What advice would you give to aspiring managers that are just starting out now?
Ruiz: I would say don't be afraid to ask questions. Doesn't matter how stupid you think they are. Do not be afraid to ask the question. If they don't want to answer it, they're not the person to be speaking to, but always ask the questions. Because if you don't, then you won't know.
Wilson: I would say don't be afraid of the time investment because this isn't something to get into if you're expecting quick results. This is something that takes a long time, it takes investing your own money. It takes crazy sacrifice. You just gotta stick to it. You've got to slug it out. And you take more Ls than you do Ws, you know?
Let's talk about being Canadian at this moment in the industry. It definitely feels like there's a spotlight on Canada. Even looking at the lineup for your panel, there's tons of Canadian talent and Canadian management teams. How do you guys feel as Canadian managers repping Canadian artists? How do you feel that Canada's impacting the music industry?
Ruiz: It's about time. Super proud. It's the best.
Wilson: Yeah, Canada's the best. I mean, even if there is no dope artists, Canada is the best, bro. [Laughs.] It's even better that we have the biggest artists in the world right now. Like Ruiz said, it's about time. We all came up, the three of us, in the Toronto hip-hop scene of the Kardiss and the Choclairs and Saukrates' and K-Os' and all that stuff. I’m sure we could all sit here and talk for hours about how that stuff didn't get its proper shine globally. But without that, it wouldn't have birthed the artists that are now flourishing massively on a global level.
Ruiz: It's crazy because Drake completely broke that door down and he opened it up for all of us. And it took about five or six years for everybody to come in and really infiltrate that, especially in the hip-hop and R&B scene. After Drake, I think there's no argument that there was the Weeknd and XO and they did a phenomenal job as well. And it's like, "Oh, okay, so rap can do this. Oh, R&B can do this and we're from Toronto, Canada." I'm like, "Let's go!" This is wide open now and it gives everybody the belief that you can go on a global level.
Absolutely. Let's let's end it off with this panel. Ruiz, I know you curated this thing. What are you hoping to accomplish with this conversation?

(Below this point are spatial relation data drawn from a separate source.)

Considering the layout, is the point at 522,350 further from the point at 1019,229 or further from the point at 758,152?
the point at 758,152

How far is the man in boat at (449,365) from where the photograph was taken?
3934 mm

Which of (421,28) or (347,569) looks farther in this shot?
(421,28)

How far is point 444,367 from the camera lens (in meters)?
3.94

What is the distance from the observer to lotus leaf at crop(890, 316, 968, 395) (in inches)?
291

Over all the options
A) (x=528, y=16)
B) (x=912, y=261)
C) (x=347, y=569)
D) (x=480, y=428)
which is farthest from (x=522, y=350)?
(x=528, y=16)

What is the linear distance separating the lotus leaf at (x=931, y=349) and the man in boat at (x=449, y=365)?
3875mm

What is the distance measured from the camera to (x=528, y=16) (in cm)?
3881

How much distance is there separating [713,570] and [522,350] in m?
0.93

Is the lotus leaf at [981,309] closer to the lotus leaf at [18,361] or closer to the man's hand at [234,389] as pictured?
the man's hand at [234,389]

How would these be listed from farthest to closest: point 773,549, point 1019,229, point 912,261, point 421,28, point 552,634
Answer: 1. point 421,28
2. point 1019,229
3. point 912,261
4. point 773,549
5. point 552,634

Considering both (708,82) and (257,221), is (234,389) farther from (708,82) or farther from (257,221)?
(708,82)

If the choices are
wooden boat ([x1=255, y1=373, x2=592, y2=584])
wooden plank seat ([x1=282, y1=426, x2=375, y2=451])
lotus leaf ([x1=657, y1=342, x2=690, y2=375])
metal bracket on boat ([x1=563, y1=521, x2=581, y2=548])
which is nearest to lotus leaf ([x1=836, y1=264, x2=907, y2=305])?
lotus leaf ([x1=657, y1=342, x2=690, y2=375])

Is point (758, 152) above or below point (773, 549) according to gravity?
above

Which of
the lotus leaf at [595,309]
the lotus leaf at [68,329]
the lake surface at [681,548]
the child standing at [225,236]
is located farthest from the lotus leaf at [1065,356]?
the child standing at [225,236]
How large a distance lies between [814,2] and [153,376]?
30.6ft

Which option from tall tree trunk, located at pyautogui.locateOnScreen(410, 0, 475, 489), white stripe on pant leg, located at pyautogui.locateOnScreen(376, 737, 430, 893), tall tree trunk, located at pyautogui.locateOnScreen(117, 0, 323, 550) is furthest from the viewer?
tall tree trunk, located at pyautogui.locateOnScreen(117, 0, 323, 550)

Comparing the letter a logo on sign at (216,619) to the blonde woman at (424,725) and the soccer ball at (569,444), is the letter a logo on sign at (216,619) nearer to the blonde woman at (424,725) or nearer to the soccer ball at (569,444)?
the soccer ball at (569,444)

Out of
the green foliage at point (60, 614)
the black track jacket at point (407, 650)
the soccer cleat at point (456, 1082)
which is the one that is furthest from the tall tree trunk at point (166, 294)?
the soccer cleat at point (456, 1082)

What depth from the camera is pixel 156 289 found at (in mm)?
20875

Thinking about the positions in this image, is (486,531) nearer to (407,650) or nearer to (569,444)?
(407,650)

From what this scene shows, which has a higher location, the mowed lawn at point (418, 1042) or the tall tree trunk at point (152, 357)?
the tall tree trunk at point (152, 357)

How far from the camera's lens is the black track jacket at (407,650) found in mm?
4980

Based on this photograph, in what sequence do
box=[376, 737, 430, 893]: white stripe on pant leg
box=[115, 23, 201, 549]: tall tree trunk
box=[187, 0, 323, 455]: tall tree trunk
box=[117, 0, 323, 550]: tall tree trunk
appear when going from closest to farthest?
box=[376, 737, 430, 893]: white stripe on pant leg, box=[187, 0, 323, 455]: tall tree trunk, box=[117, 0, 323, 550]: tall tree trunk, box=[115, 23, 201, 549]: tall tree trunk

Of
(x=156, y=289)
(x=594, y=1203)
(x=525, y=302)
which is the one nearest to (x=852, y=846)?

Ruiz: I'd like to turn it into a recurring series. Not just in the music business, because I do have a background in film and I'm very curious to understand what everybody's strategy is in this climate that we're currently in. And I think all of us have questions. And I think it's just very informative for everybody to sit down and have the conversation from the comfort of our own homes. And, you know, we'll figure this out in real-time. I never had this when I was growing up. I think it's super important for a manager that's on the come-up, as well as young artists aspiring to do great things. There's a lot of good people on this [panel] that have had incredible success.